::: TEXTO DE ORIGEM

Nos tempos primitivos da colonização desenvolveu-se e progrediu a povoação e depois vila do Porto Santo, mas, pouco mais de um século decorrido, começou a entrar em manifesta decadencia que se tem mantido através do tempo e que de quando em quando se assoberba com o aparecimento de temerosas crises devidas especialmente ás prolongadas estiagens que ali se dão com relativa freqüencia.

Essa primeira prosperidade não foi longa nem digna de maior nota e para a sua quasi imediata ruína, especialmente a partir dos fins do século XVI contribuiram além da grave causa apontada, os freqüentes assaltos dos piratas, a ausencia dos donatarios, as prosápias avoengas de muitos dos habitantes abandonando o cultivo das terras, as condições climaticas que então conduziam a um forçado ócio e ainda outras circunstancias de caracter local, que hoje não são bem conhecidas.

Diz-nos o dr. Alvaro de Azevedo que «a obscura historia daquela ilha se cifra simplesmente no esquecimento a que foi sempre votada pelos governos. Só no tempo do Marquês de Pombal, que teve como seu representante neste arquipélago o energico governador e capitão general João Antonio de Sá Pereira, é que a metrópole descobriu que aquela ilha era uma possessão portuguesa.

O Porto Santo tinha chegado a um tal estado de decadencia, que ameaçava despovoar-se. Diversas causas concorriam para isso, sendo as principais o contrato de colonia agravado com freqüentes estiagens, e a estulta prosápia de muitos dos seus moradores, que se dedignavam entregar-se aos trabalhos da lavoura ou ás artes e oficios. Os senhores mais abastados das terras levavam vida ociosa no Funchal ou em Lisboa e recebiam a demidia dos produtos das suas propriedades, deixando os colonos na mais deploravel situação, que era muito proxima da miseria. Um luxo que estava na mais flagrante contradição com as tristes circunstâncias da ilha, lavrava entre os seus habitantes que em grande número julgavam descender de ilustres avoengos.

::::::

### INSTRUÇÕES DA TAREFA
Transcreva, sem qualquer alteração, o trecho do texto sobre o Porto Santo que começa nas palavras "Diz-nos o dr." e termina em "uma possessão portuguesa.".

::: EXCERTOS DE DADOS

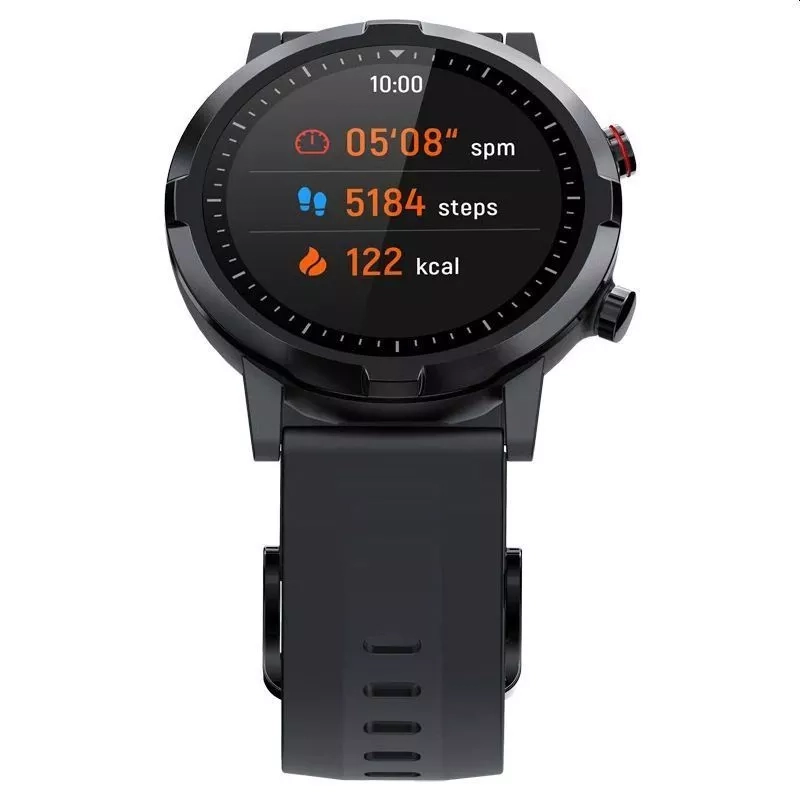 Смарт часы Haylou RT LS05S (Global Version)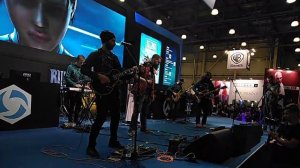 Игромир 2018: Павел Пламенев - Девушка крадущая сны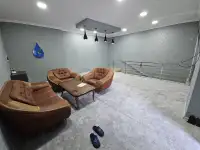 Продаётся офис 50м2 Ор-р Исмоил Гулрух, фотография 2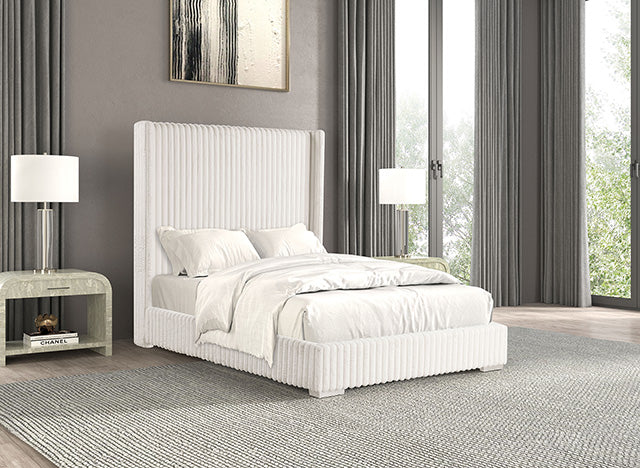 Cadwell-Twin Bed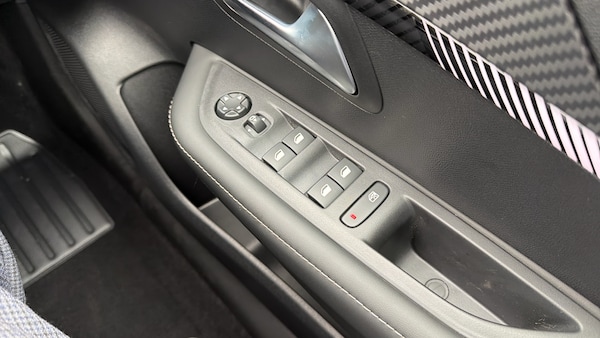 Used Peugeot 208 2025 for sale - 76222182: Photo 29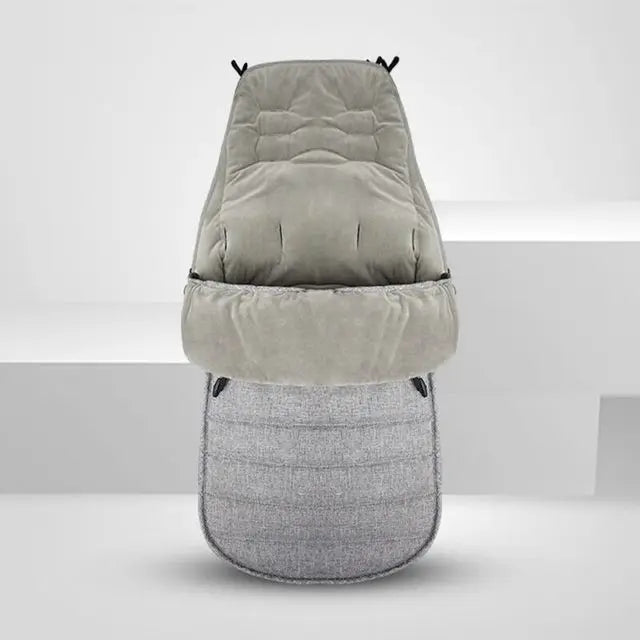 Baby Stroller Sleeping Bag Newborn Windproof Cushion in USA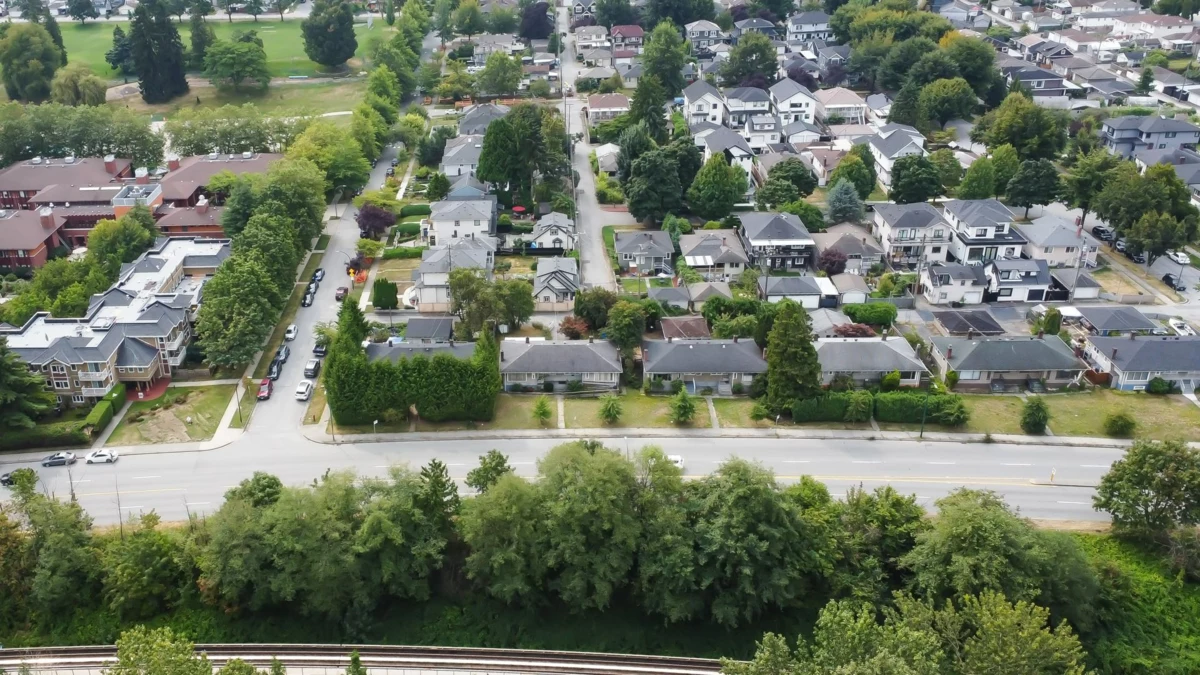 Primary Bathroom Photo of 2578 S Grandview Highway, Vancouver, BC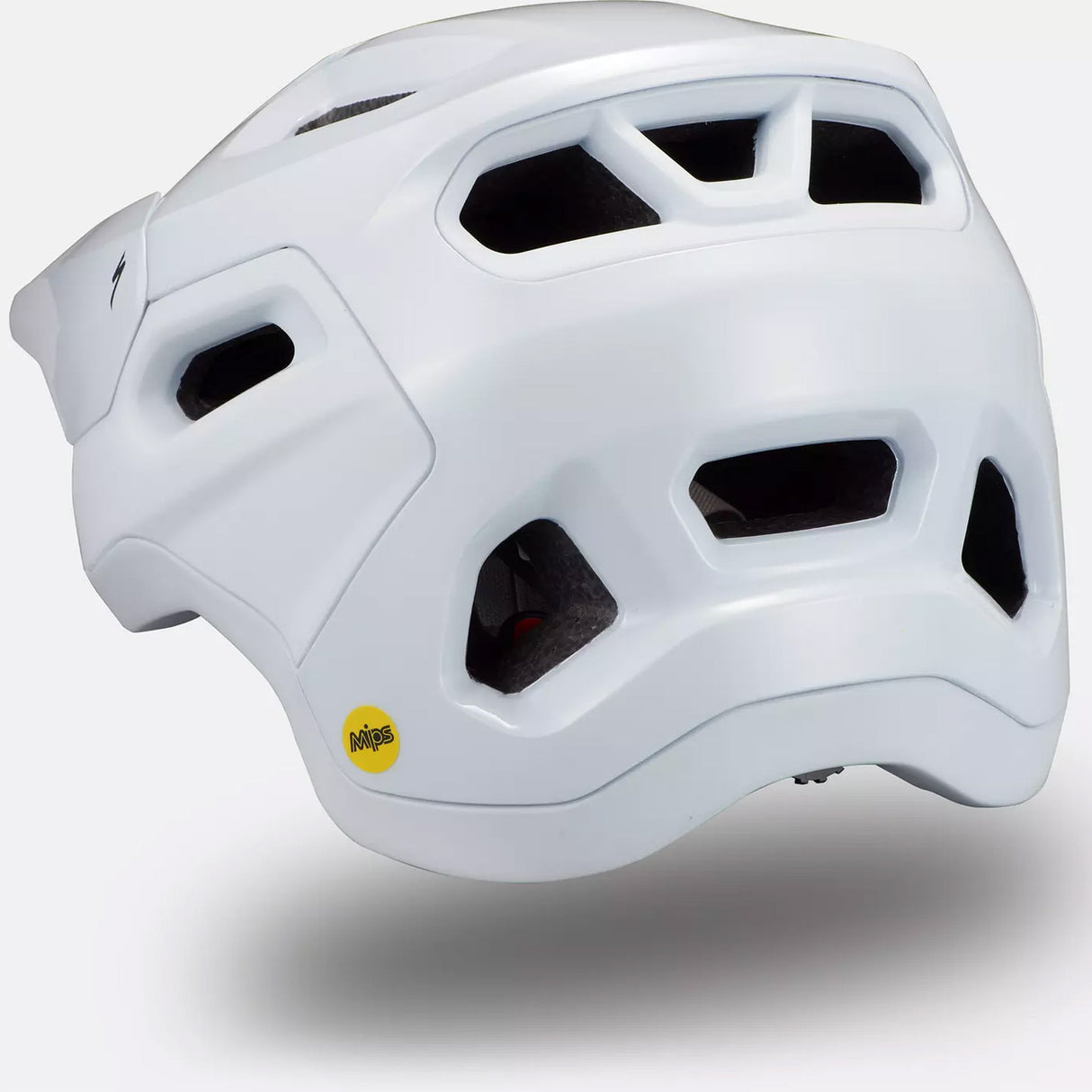 Casco Specialized Tactic 4 Mips - Bianco - B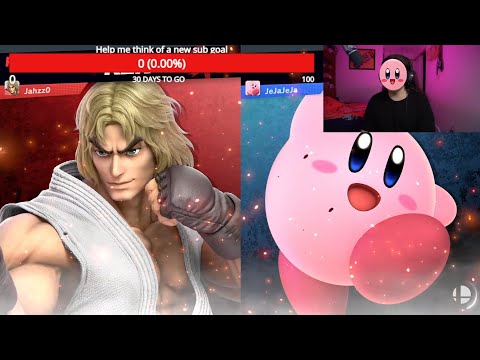 Coinbox #55: Jazzh0 (Ken) vs Jejajeja (Kirby) - SSBU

::::::

### RESPOSTA
Diz-nos o dr. Alvaro de Azevedo que «a obscura historia daquela ilha se cifra simplesmente no esquecimento a que foi sempre votada pelos governos. Só no tempo do Marquês de Pombal, que teve como seu representante neste arquipélago o energico governador e capitão general João Antonio de Sá Pereira, é que a metrópole descobriu que aquela ilha era uma possessão portuguesa.